With COVID-19 cases surging in much of Europe, governments continue to impose greater measures aimed at curbing a second wave. Switzerland announced mask mandates and banned large-scale public gatherings, while Belgium tightened restrictions and curfews, with its health minister warning of a "coronavirus tsunami." Elsewhere, Italy approved fresh anti-coronavirus controls, Ireland was set to approve its tightest measures since April, and tougher U.K. lockdowns are likely coming to Wales and Manchester.
The Shanghai Composite closed the session down 0.7% following third-quarter GDP data that missed estimates, up 4.9% versus 5.5% growth forecast by analysts. Despite the headline disappointment, Chinese data for the month of September alone came in better than expected. Unemployment fell to 5.4%, industrial output grew 6.9% Y/Y, while retail sales grew 3.3% amid a broader upturn in consumption.
The National People's Congress, China's top legislative body, passed an Export Control Law on Saturday, which will go into effect on December 1. According to the rule, China may take countermeasures against any country or region that abuses export-control measures and poses a threat to national security and interests. It also adds to Beijing's regulatory arsenal, which already includes a tech export restriction catalog and an unreliable entity list, amid growing competition with the U.S. over access to technology.

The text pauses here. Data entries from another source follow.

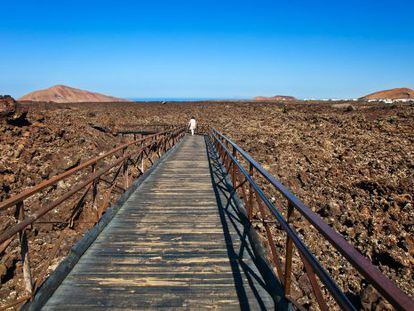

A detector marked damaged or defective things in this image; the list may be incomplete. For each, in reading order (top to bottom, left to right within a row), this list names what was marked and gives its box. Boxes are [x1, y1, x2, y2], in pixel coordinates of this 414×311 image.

rusty metal railing [0, 126, 184, 310]
rusty metal railing [209, 129, 412, 311]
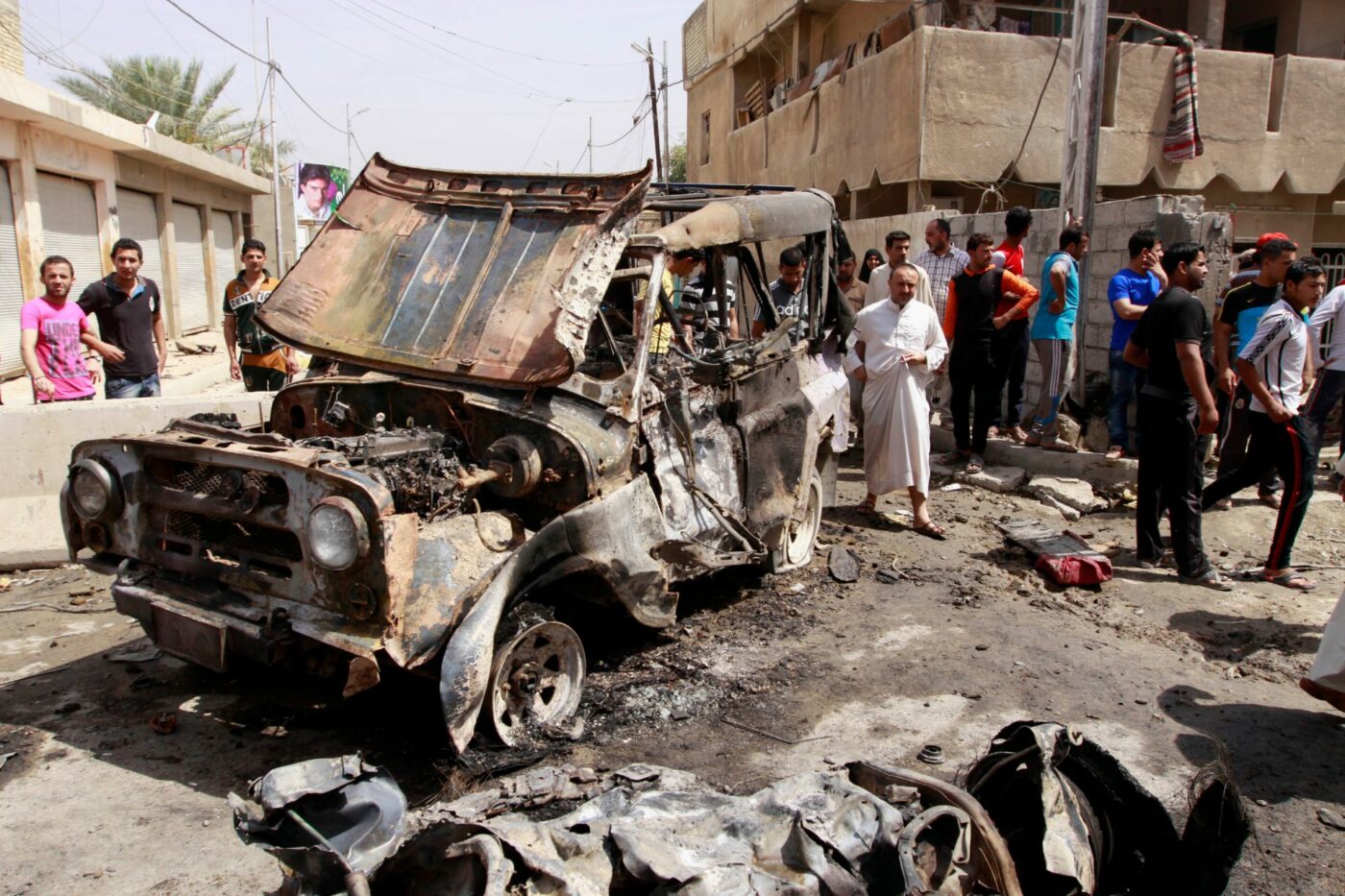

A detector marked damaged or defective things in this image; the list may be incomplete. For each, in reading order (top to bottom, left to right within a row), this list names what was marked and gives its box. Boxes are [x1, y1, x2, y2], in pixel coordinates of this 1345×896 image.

rusted hood panel [257, 156, 650, 384]
burnt metal sheet [257, 155, 656, 384]
rusted metal panel [257, 155, 656, 384]
burnt metal sheet [643, 188, 839, 251]
charred car body [61, 155, 849, 747]
destroyed van [62, 155, 849, 747]
burned vehicle wreck [62, 157, 849, 747]
burned tire [764, 462, 822, 568]
broken concrete slab [952, 462, 1022, 492]
broken concrete slab [1027, 471, 1103, 514]
burned tire [489, 613, 583, 747]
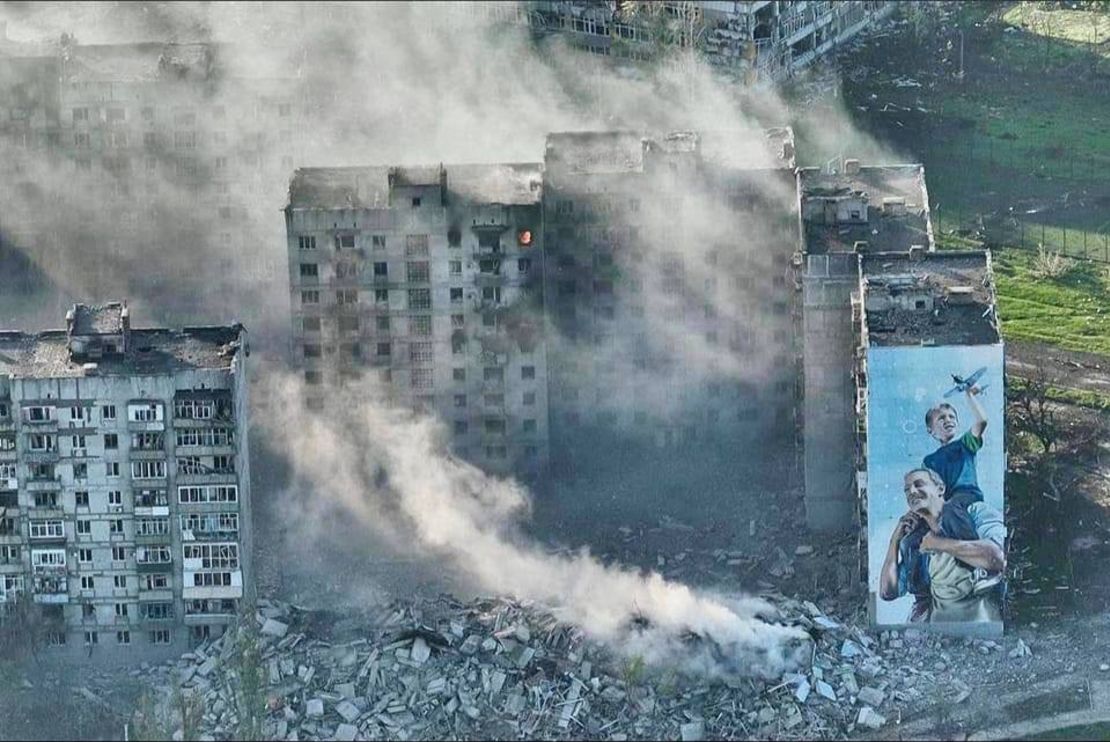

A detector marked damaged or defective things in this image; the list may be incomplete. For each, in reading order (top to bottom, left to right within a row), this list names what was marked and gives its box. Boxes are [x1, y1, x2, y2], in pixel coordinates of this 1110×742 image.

damaged apartment building [466, 0, 892, 83]
damaged apartment building [0, 302, 251, 662]
damaged apartment building [286, 128, 799, 482]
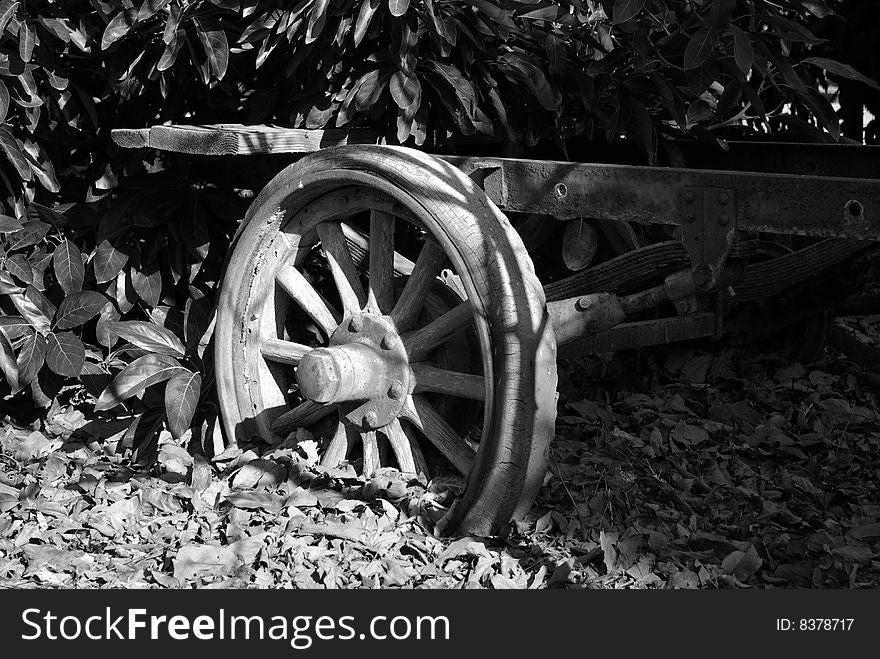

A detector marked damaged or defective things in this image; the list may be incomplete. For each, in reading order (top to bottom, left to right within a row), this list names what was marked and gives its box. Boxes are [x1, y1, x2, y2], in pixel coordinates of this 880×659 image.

rusty metal bracket [680, 186, 736, 288]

Japan will partner with the U.S. and Europe to take on any market abuses by the four Big Tech companies - Google (GOOG, GOOGL), Apple (NASDAQ:AAPL), Amazon (NASDAQ:AMZN) and Facebook (NASDAQ:FB). That's according to Kazuyuki Furuya, the new chairman of the Fair Trade Commission, Japan's antitrust watchdog. "This is an area I will push through aggressively," he added, calling out Google's $2.1B bid to acquire Fitbit (NYSE:FIT), a move aimed at taking on Apple and Samsung (OTC:SSNLF) in the wearable market.
The EU is set to vote tomorrow on the labeling of products like "veggie burger" and "veggie sausage," as well as "yogurt-style" and "cheese-like" for plant-based alternatives to dairy products. Farming and meat lobbyists say the terms mislead people and amount to a "cultural hijacking" of the meat industry, while major food companies, including Unilever (NYSE:UL) and Nestle (OTCPK:NSRGY), say the claims are ridiculous and contradict the bloc's drive to help consumers choose more sustainable food. If passed, implementation of the proposals would then be negotiated with the member state governments in the European council, with a final decision potentially coming before the end of the year.
What else is happening...
Political ad spending passes record $6.7B, a boon for local TV.
In Asia, Japan +1.1%. Hong Kong +0.6%. China -0.7%. India +1.2%.
In Europe, at midday, London -0.2%. Paris +0.9%. Frankfurt flat.
Futures at 6:20, Dow +0.8%. S&P +0.9%. Nasdaq +1.2%. Crude -0.7% to $40.84. Gold +0.5% at $1915.10. Bitcoin +0.4% to $11468.